Buntuje się o każdy drobiazg – to, co kiedyś nie było czymś ważnym, dziś urasta do rangi wielkiego problemu. Wychodzi z domu, trzaskając drzwiami i denerwując się, że znowu musi się tłumaczyć, gdzie idzie, z kim i o której godzinie wróci. Nie chce chodzić do szkoły, wychodząc z założenia, że jest nudna i że nie chce mu się uczyć. Chce być jak najbardziej niezależny, choć nie zawsze jeszcze potrafi poradzić sobie samodzielnie w wielu sytuacjach życiowych. I jak tu z nastolatkiem porozmawiać o jego problemach, kiedy rodzic często traktowany jest jak „zło konieczne”? Bo nakazuje, wypytuje, zabrania, wymaga…

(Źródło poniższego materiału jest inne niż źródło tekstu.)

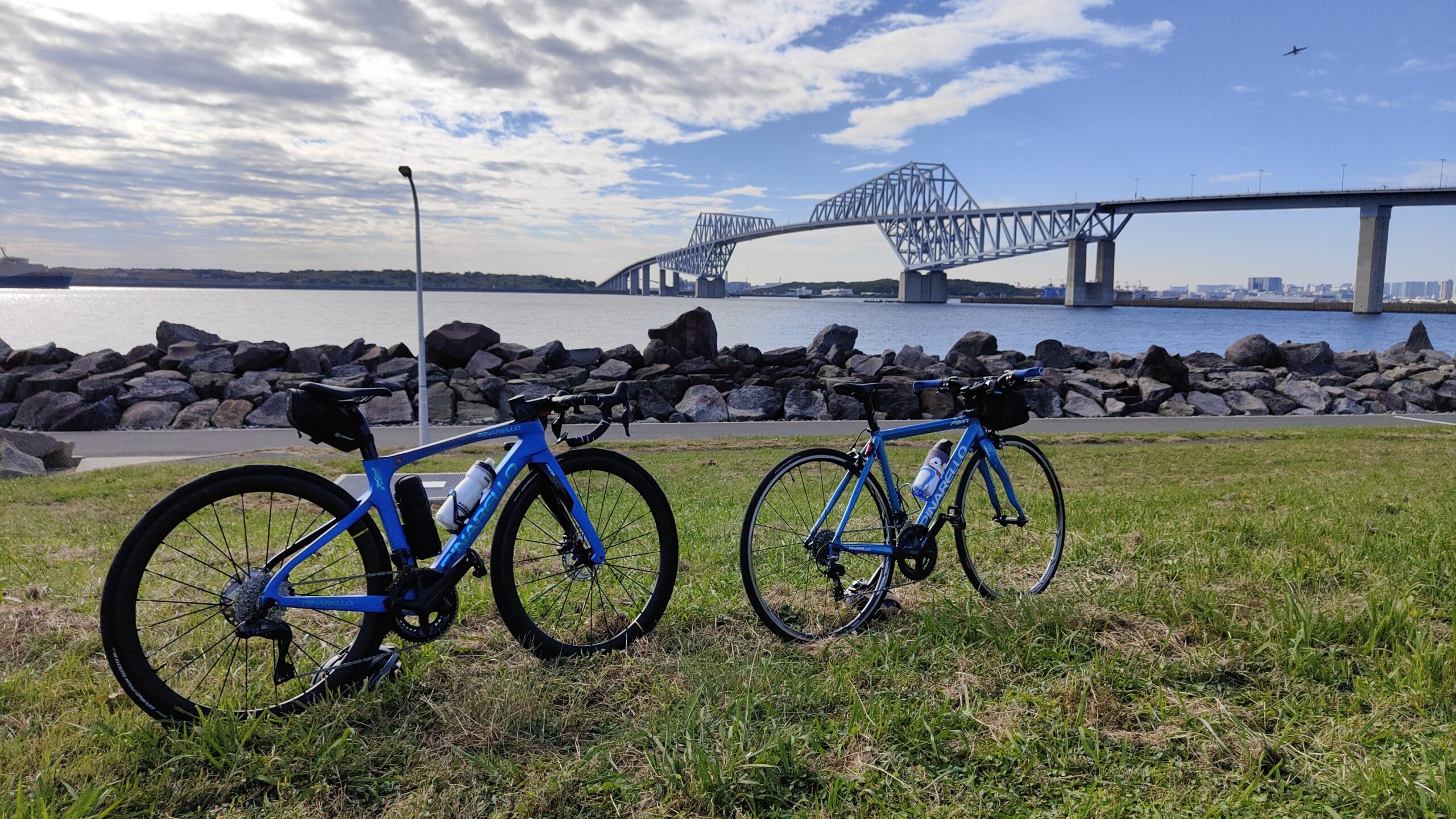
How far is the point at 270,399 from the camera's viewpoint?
19.4 meters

Okres dojrzewania, który zaczyna się ok. 13 roku życia i trwa do mniej więcej 19 lat, to czas nie tylko wielu zmian fizycznych, ale również w psychice. Kończy się etap dziecka wierzącego prawie we wszystko, a zaczyna się coraz bardziej krytyczne postrzeganie innych i świata oraz kształtowanie własnych przekonań i poglądów. Rodziców zaczyna przerażać nie to, że nastolatek się denerwuje, ale sposób, w jaki wyraża swój gniew. Skrajność zachowań to efekt m.in. hormonów, huśtawki emocjonalnej, której młody człowiek nie potrafi jeszcze do końca okiełznać. Rolą rodzica jest przede wszystkim jednak podtrzymywanie kontaktu z dzieckiem, które powinno czuć, że jest przez niego akceptowane i że może mu zaufać. Biorąc pod uwagę, że nastolatek w okresie dojrzewania jest bardzo wrażliwy na swoim punkcie i że wiele rzeczy odbiera przeciwko sobie, to warto wysyłać mu bardzo przemyślane komunikaty. Nie chodzi więc o to, aby cały czas krytykować dziecko, ale umieć też je pochwalić, wysłać więcej pozytywnych, niż negatywnych komunikatów. Jeśli straci ono do rodzica zaufanie, to wówczas ciężko będzie je ponownie odzyskać. Nastolatek, jak każdy człowiek, zasługuje na szacunek.
Komunikacja na linii rodzic-nastolatek to nie tylko sama rozmowa, ale również słuchanie. Młody człowiek, który zaczyna mówić o sobie, oczekuje przede wszystkim tego, że jego wewnętrzna logika, jak i emocje, które przeżywa, zostaną zrozumiane. Tymczasem rodzic często zamienia się w dobrego doradcę i na wszystkie problemy od razu formułuje gotową receptę. Nierzadko także porównuje dziecko do siebie (słynne „gdy ja byłem w Twoim wieku…”), tworząc atmosferę rankingu, kto jest lepszy. Przyczepia dziecku etykiety, jakim człowiekiem jest na co dzień, wywleka same negatywne rzeczy o nim. A nie tego ono oczekuje. W tym momencie załącza się w nim wewnętrzna blokada. Warto więc przyznać się czasami do własnych słabości i popełnianych błędów. Nastolatek potrzebuje autentycznej wymiany argumentów i szczerości, a także zapewnień, że jest kochany.
Nastoletni bunt nie do końca jest czymś złym. Jeśli nastolatkiem targają emocje, to często lepiej jest, aby je z siebie wyrzucił. Dorosłym za to pozostaje przede wszystkim uzbrojenie się w cierpliwość. Jeśli od wczesnych lat dzieciństwa relacje między dzieckiem a rodzicem były dobre, to jest duża szansa na to, że kiedy stanie się nastolatkiem będzie się zwierzało z problemów szkolnych, uczuciowych czy innych. Wzajemna komunikacja wymaga czasu, zaangażowania, a niekiedy nawet pewnych wyrzeczeń ze strony członków rodziny.